### Working data ###

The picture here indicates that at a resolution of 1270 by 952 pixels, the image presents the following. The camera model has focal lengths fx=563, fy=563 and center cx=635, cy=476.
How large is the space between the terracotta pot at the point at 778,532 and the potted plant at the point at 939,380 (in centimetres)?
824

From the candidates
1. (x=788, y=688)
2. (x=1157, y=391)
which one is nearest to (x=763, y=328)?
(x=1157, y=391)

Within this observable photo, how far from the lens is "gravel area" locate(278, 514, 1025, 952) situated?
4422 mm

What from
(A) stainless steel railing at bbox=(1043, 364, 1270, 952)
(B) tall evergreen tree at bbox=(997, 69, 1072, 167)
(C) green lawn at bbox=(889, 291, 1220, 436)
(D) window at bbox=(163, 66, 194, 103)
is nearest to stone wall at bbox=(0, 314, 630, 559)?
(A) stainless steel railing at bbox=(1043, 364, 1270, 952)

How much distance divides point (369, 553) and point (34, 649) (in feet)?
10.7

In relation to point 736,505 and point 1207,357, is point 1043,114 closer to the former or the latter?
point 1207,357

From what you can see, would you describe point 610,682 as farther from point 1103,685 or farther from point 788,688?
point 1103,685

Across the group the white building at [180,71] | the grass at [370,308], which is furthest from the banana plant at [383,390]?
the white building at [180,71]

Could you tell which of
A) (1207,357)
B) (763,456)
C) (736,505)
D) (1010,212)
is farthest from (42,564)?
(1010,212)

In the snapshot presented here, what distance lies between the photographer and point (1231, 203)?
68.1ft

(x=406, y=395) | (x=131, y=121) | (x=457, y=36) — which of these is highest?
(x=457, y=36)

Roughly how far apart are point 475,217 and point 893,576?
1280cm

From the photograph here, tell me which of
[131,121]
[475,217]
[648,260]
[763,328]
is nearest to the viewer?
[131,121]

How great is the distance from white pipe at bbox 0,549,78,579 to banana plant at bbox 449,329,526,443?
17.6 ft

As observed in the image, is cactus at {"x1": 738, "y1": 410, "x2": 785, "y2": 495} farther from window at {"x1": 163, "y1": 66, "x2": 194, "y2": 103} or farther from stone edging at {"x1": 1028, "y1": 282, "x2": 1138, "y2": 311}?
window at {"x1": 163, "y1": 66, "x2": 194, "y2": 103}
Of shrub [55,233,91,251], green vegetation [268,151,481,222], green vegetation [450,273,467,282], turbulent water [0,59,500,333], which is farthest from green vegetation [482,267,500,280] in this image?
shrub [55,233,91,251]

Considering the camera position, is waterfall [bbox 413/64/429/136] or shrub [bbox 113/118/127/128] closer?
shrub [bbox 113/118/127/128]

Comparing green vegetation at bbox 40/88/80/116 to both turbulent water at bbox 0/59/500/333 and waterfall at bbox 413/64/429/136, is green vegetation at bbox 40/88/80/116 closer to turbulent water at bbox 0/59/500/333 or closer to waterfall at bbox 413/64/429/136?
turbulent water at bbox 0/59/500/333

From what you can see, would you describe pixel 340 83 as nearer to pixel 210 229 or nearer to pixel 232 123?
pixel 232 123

###

_The problem_
Copy every one of the lines above, word for word.

_Exercise result_
The picture here indicates that at a resolution of 1270 by 952 pixels, the image presents the following. The camera model has focal lengths fx=563, fy=563 and center cx=635, cy=476.
How large is the space between the terracotta pot at the point at 778,532 and the potted plant at the point at 939,380 (in centimetres)?
824

From the candidates
1. (x=788, y=688)
2. (x=1157, y=391)
which one is nearest to (x=763, y=328)?
(x=1157, y=391)

Within this observable photo, how far from the lens is "gravel area" locate(278, 514, 1025, 952) situated?
4422 mm

What from
(A) stainless steel railing at bbox=(1043, 364, 1270, 952)
(B) tall evergreen tree at bbox=(997, 69, 1072, 167)
(C) green lawn at bbox=(889, 291, 1220, 436)
(D) window at bbox=(163, 66, 194, 103)
is nearest to stone wall at bbox=(0, 314, 630, 559)?
(A) stainless steel railing at bbox=(1043, 364, 1270, 952)

How much distance divides point (369, 553) and point (34, 649) (in feet)?
10.7

In relation to point 736,505 and point 1207,357, is point 1043,114 closer to the former or the latter?
point 1207,357

From what you can see, would you describe point 610,682 as farther from point 1103,685 or farther from point 788,688?
point 1103,685

Across the group the white building at [180,71] | the grass at [370,308], which is furthest from the banana plant at [383,390]?
the white building at [180,71]

Could you tell which of
A) (1207,357)
B) (763,456)
C) (736,505)
D) (1010,212)
is farthest from (42,564)?
(1010,212)

In the snapshot presented here, what distance lies between the photographer and point (1231, 203)?
68.1ft

(x=406, y=395) | (x=131, y=121) | (x=457, y=36) — which of these is highest?
(x=457, y=36)

Roughly how far apart are point 475,217 and point 893,576?
1280cm

From the photograph here, tell me which of
[131,121]
[475,217]
[648,260]
[763,328]
is nearest to the viewer?
[131,121]

How great is the distance from white pipe at bbox 0,549,78,579 to banana plant at bbox 449,329,526,443?
17.6 ft

As observed in the image, is cactus at {"x1": 738, "y1": 410, "x2": 785, "y2": 495} farther from window at {"x1": 163, "y1": 66, "x2": 194, "y2": 103} or farther from stone edging at {"x1": 1028, "y1": 282, "x2": 1138, "y2": 311}?
window at {"x1": 163, "y1": 66, "x2": 194, "y2": 103}
Of shrub [55,233,91,251], green vegetation [268,151,481,222], green vegetation [450,273,467,282], turbulent water [0,59,500,333], which is farthest from green vegetation [482,267,500,280] in this image?
shrub [55,233,91,251]

Considering the camera position, is waterfall [bbox 413/64/429/136] or shrub [bbox 113/118/127/128] closer?
shrub [bbox 113/118/127/128]

Comparing green vegetation at bbox 40/88/80/116 to both turbulent water at bbox 0/59/500/333 and waterfall at bbox 413/64/429/136, is green vegetation at bbox 40/88/80/116 closer to turbulent water at bbox 0/59/500/333 or closer to waterfall at bbox 413/64/429/136?
turbulent water at bbox 0/59/500/333

From what you can see, would you describe pixel 340 83 as nearer to pixel 210 229 or nearer to pixel 232 123?
pixel 232 123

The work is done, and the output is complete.